## [DATA SUPPLIED]

------------------------------------

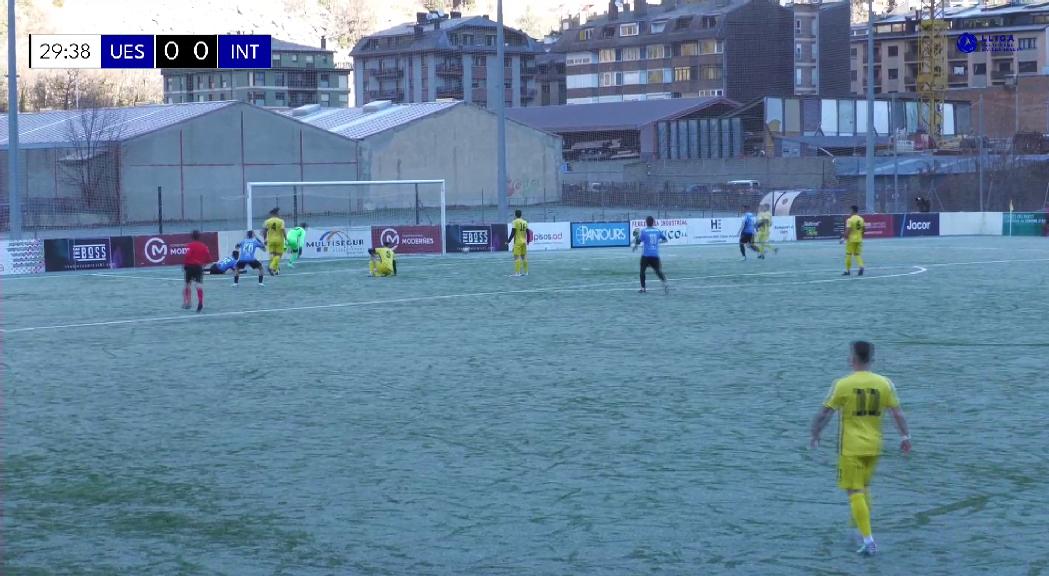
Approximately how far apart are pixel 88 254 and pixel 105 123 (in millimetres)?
24456

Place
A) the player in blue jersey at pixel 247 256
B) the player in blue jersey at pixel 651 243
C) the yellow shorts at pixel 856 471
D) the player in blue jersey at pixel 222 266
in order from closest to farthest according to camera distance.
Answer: the yellow shorts at pixel 856 471, the player in blue jersey at pixel 651 243, the player in blue jersey at pixel 247 256, the player in blue jersey at pixel 222 266

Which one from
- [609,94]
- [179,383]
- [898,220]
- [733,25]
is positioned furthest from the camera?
[609,94]

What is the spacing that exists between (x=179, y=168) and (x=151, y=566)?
54188 mm

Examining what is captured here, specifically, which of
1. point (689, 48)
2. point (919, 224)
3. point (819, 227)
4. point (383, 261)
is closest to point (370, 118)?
point (819, 227)

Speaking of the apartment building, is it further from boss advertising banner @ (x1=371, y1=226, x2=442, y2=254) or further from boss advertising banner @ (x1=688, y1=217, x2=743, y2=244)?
boss advertising banner @ (x1=371, y1=226, x2=442, y2=254)

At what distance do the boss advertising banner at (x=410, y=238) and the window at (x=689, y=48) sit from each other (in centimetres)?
7671

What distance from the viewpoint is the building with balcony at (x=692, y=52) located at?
11544cm

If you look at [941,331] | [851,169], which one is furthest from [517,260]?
[851,169]

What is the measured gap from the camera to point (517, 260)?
34.2 m

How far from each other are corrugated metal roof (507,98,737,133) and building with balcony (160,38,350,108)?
142 feet

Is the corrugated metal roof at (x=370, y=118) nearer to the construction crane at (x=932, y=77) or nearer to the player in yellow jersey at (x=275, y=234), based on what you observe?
the player in yellow jersey at (x=275, y=234)

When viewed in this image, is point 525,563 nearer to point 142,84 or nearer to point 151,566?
point 151,566

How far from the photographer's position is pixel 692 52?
119 metres

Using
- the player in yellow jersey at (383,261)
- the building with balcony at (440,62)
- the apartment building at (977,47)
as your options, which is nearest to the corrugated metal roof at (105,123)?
the player in yellow jersey at (383,261)
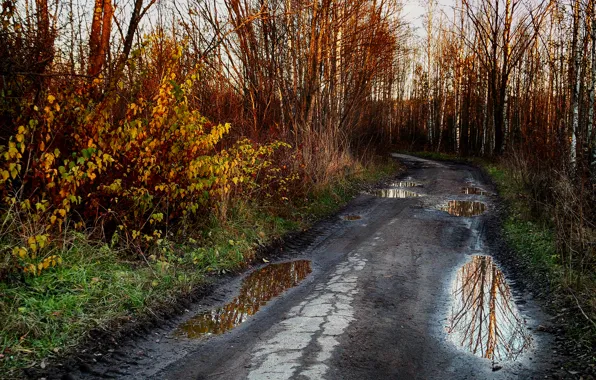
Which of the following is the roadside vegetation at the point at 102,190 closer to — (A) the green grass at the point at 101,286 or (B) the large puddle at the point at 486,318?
(A) the green grass at the point at 101,286

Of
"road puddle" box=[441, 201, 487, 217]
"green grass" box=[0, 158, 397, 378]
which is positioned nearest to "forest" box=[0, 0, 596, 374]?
"green grass" box=[0, 158, 397, 378]

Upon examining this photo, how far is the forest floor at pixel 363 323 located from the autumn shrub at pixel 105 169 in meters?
1.54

------------------------------------

## [WHAT THE TASK ASKS]
Your copy of the data should match it exactly, except that pictures are left out.

## [FULL SOLUTION]
Approximately how far apart are pixel 88 254 and pixel 105 123 (in millimetres)?
24456

Place
A) the player in blue jersey at pixel 247 256
B) the player in blue jersey at pixel 651 243
C) the yellow shorts at pixel 856 471
D) the player in blue jersey at pixel 222 266
in order from closest to farthest according to camera distance.
Answer: the yellow shorts at pixel 856 471, the player in blue jersey at pixel 651 243, the player in blue jersey at pixel 247 256, the player in blue jersey at pixel 222 266

Which one from
- [609,94]
- [179,383]
- [898,220]
- [733,25]
is positioned furthest from the camera?
[609,94]

What is the spacing that exists between (x=179, y=168) and (x=151, y=566)?
54188 mm

Examining what is captured here, specifically, which of
1. point (689, 48)
2. point (919, 224)
3. point (819, 227)
4. point (383, 261)
is closest to point (370, 118)?
point (819, 227)

Speaking of the apartment building, is it further from boss advertising banner @ (x1=371, y1=226, x2=442, y2=254) or further from boss advertising banner @ (x1=688, y1=217, x2=743, y2=244)?
boss advertising banner @ (x1=371, y1=226, x2=442, y2=254)

At what distance do the boss advertising banner at (x=410, y=238) and the window at (x=689, y=48) sit from each other (in centimetres)?
7671

What distance from the viewpoint is the building with balcony at (x=692, y=52) located at?
11544cm

If you look at [941,331] | [851,169], which one is furthest from [517,260]?
[851,169]

What is the measured gap from the camera to point (517, 260)?
34.2 m

How far from each other are corrugated metal roof (507,98,737,133) and building with balcony (160,38,350,108)?
142 feet

Is the corrugated metal roof at (x=370, y=118) nearer to the construction crane at (x=932, y=77) or nearer to the player in yellow jersey at (x=275, y=234), based on what you observe?
the player in yellow jersey at (x=275, y=234)

When viewed in this image, is point 525,563 nearer to point 142,84 or nearer to point 151,566?
point 151,566

How far from the photographer's position is pixel 692 52?
119 metres

Using
- the player in yellow jersey at (383,261)
- the building with balcony at (440,62)
- the apartment building at (977,47)
as your options, which is nearest to the corrugated metal roof at (105,123)?
the player in yellow jersey at (383,261)
Which of the following is the roadside vegetation at the point at 102,190 closer to — (A) the green grass at the point at 101,286 or (B) the large puddle at the point at 486,318?
(A) the green grass at the point at 101,286

Of
"road puddle" box=[441, 201, 487, 217]
"green grass" box=[0, 158, 397, 378]
which is positioned nearest to "forest" box=[0, 0, 596, 374]?
"green grass" box=[0, 158, 397, 378]

Upon examining this photo, how far is the forest floor at pixel 363 323 located from the autumn shrub at pixel 105 169 in meters?
1.54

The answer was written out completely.